A Monte Carlo study of the ``Combination of Rankings’’ methods

In the previous blog post titled Combination of Rankings, we introduced a method to combine several rankings, each one weighted by some confidence, into a final one having greater predictive power (higher correlation with the true outcome, i.e. observed ranking). We explained there the motivation for using a network-based approach instead of the baseline average: dealing with widely heterogeneous coverage, missing data, and biases in the missing data. The network-based approach is supposed to outperform significantly the naive avearge one when there is a strong bias in the missing data. For example, the latent best ranks have usually data which are lacking for the latent lowest ranks. In that case, the worst of the best ranks in this partial ranking will end up having the lowest ranks possible, which produce a very negative contribution in the final average ranking.
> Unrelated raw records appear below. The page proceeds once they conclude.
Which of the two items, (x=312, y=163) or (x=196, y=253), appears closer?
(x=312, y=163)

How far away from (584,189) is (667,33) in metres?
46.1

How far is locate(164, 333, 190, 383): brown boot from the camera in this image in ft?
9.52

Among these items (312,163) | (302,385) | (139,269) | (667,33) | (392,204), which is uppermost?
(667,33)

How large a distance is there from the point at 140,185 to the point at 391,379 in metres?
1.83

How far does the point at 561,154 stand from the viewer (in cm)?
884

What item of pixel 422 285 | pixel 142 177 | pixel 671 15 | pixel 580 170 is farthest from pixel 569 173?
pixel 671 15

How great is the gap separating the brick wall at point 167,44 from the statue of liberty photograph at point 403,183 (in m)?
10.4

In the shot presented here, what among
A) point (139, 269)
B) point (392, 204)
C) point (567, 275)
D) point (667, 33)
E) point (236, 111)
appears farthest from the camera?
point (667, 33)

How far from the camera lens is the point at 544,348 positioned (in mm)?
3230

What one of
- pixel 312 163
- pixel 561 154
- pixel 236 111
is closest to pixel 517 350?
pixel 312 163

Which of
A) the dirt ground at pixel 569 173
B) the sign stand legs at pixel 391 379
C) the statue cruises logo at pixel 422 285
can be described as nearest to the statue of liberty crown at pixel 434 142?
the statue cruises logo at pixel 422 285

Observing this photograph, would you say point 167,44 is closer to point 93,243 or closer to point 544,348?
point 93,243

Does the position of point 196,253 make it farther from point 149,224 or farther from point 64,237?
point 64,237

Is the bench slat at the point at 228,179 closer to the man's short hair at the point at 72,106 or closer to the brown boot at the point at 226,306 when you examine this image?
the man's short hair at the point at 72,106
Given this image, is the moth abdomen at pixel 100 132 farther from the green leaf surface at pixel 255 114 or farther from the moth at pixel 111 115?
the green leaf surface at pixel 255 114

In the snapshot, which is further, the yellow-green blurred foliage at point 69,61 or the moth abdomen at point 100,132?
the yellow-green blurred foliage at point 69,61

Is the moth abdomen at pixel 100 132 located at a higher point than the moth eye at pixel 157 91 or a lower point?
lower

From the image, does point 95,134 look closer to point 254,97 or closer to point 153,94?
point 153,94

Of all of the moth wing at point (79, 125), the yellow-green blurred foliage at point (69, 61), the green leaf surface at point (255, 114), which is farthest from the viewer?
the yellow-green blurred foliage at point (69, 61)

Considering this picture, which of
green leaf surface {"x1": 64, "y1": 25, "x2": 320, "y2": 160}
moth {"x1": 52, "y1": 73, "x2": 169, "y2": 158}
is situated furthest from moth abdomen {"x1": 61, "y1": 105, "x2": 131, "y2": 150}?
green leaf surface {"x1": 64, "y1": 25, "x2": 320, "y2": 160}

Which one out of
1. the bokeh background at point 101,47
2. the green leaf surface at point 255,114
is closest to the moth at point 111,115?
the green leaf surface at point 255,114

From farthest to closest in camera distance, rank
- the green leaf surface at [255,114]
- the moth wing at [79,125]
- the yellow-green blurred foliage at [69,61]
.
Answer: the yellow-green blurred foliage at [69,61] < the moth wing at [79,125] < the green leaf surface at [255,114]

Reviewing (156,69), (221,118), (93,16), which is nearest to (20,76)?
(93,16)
The network-based approach does not suffer from this problem.

In this blog post however, we will not assume that missing data have some coverage biases, i.e. we will sample uniformly (without replacement) the objects to rank, with a coverage between 2% and 50% (uniform sampling again) of the total number of objects. We will also sample uniformly the confidence (between 1% and 60%) associated to each ranking.

We are therefore only testing for the eventual benefit of using the network-based approach over the average one in the case of totally random missing data. That is, not the best case scenario.

We will also vary the number of available rankings to check whether with a large number of rankings the two methods converge to the same outcome (which might be the case here as the missing data are totally random, thus no systematic error biases).

import pandas as pd
import numpy as np
import networkx as nx
from scipy.linalg import block_diag
import matplotlib.pyplot as plt
%matplotlib inline

np.random.seed(seed=42)

def build_graph(rankings):
    rank_graph = nx.DiGraph()
    for ranking, ic in rankings:
        for node in ranking.values():
            rank_graph.add_node(node)
    for ranking, ic in rankings:
        for rank_up in range(1, len(ranking)):
            for rank_dn in range(rank_up + 1, len(ranking) + 1):
                u = ranking[rank_up]
                v = ranking[rank_dn]

                if u in rank_graph and v in rank_graph[u]:
                    rank_graph.edges[u, v]['weight'] += ic
                else:
                    rank_graph.add_edge(u, v, weight=ic)
                    
    return rank_graph

def build_markov_chain(rank_graph):
    for node in rank_graph.nodes():
        sum_weights = 0

        for adj_node in rank_graph[node]:
            sum_weights += rank_graph[node][adj_node]['weight']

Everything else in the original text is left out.